Такие ряды книг, стоящих вертикально, иногда наискосок, иногда лежа, обычны были на гравюрах с изображением медицинских кабинетов и анатомических театров. Считалось, что книги должны быть в полном порядке, как инструменты, и разложены в бытовом употреблении сбывшейся мечты, а не в идеальном мире упорядоченного знания.
Они стоят, как сейчас складываются папки в компьютере. В такой библиотеке не было лесенок и других устройств, служащих чтению: устройства нужны, если мы пишем шпаргалки из книг, если готовимся к экзамену; тогда как опытный врач уже сдал все экзамены и проникает сразу в структуру человеческого тела, чтобы узнать то же самое, что он узнавал из книг.
Книги позволяли Аристотелю воспарять воображением к будущему, тогда как человеческое тело требует вернуться к простому подражанию, к внимательному рассмотрению организма как системы сил и действий. Сам организм оказывается «подражанием природе», а «подражание действию» — это скорость письма и некоторая даже небрежность: Аристотель облокотился на книгу, слишком увлекаясь рассмотрением природы, как увлекаются книгами юные читатели, готовясь к экзаменам, и разбрасывают их вокруг себя. Только Аристотель готовится не к экзамену, а к жизни, в которой он и будет подражать действию самой жизни. Будущее уже невольно застает увлекшегося читателя. <… >
Там, где у Рембрандта свет, падающий на героев, там у авторов эзотерической книги — всевидящее око науки. А в остальном всё так же: книги выглядывают из-за тяжелого занавеса, и ясность слепого Гомера отвечает ясности равнодушной Природы. Но теперь мы лучше понимаем жесты рук Аристотеля у Рембрандта: это вовсе не приникание к уму Гомера и вовсе не гордость статусом художника, поднявшегося к высотам и заслужившего украшение на плечо. Нет, это готовность одновременно давать и принимать.
Аристотель на гравюре одной рукой напряженно пишет, а другой показывает, что готов принять весь мир, вместить его в хватку собственного спокойствия. Он принимает мир как общий покой и здоровье, а быстрым письмом щедро одаряет своей мудростью нуждающихся. Так и Аристотель Рембрандта левой рукой поддерживает драгоценную цепь и тем самым показывает, что внимательно следит за всеми знамениями в своей жизни, за своим положением и за положением целого мира на золотой цепи закономерностей.
Аристотель в обоих случаях спокойно и серьезно считывает всё, что происходит, читает не просто особенности, но саму открытость для будущего хорошо изученного им мира. Но чтобы не только принимать, но и дарить, Аристотель кладет правую ладонь на бюст Гомера, показывая, что ему как философу есть что сказать Гомеру. Он ощупывает слепца и тем самым может дать ему и его читателям знание не только систематизированное и основательное, но и меткое, бьющее прямо в цель, в нервный узел. Это знание уже не просто выстроенное (ибо выстроить можно и мечту), но задевшее природу настолько, что после этого она может быть только живой, перестав быть простой равнодействующей наших представлений. Такая природа и есть подлинная природа искусства, оживающая под любящим взглядом художника.
Аристотель не просто считывает голову Гомера или тело Природы как книгу, но записывает в памяти или на бумаге то счастье, с которым сверится мир, став здоровым. Империя Александра Македонского отошла в прошлое; отошла в прошлое и магическая медицина. Но возможность читать, не только чтобы собирать готовые знания, но и чтобы изменить само переживание уже пережитого, осталась с нами навсегда.

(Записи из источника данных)

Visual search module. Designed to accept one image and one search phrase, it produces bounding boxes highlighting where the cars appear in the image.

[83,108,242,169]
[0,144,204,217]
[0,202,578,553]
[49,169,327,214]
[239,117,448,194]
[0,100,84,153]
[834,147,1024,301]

Вопросы:
**1)** Куда, по словам отрывка, Аристотель кладет правую ладонь?
**2)** Приведите из отрывка без изменений часть, которая начинается словами «Они стоят, как» и идет до слов «узнавал из книг.» включительно.
Отвечайте, опираясь только на отрывок.

Ответы:
**1)** На бюст Гомера.

**2)**
Они стоят, как сейчас складываются папки в компьютере. В такой библиотеке не было лесенок и других устройств, служащих чтению: устройства нужны, если мы пишем шпаргалки из книг, если готовимся к экзамену; тогда как опытный врач уже сдал все экзамены и проникает сразу в структуру человеческого тела, чтобы узнать то же самое, что он узнавал из книг.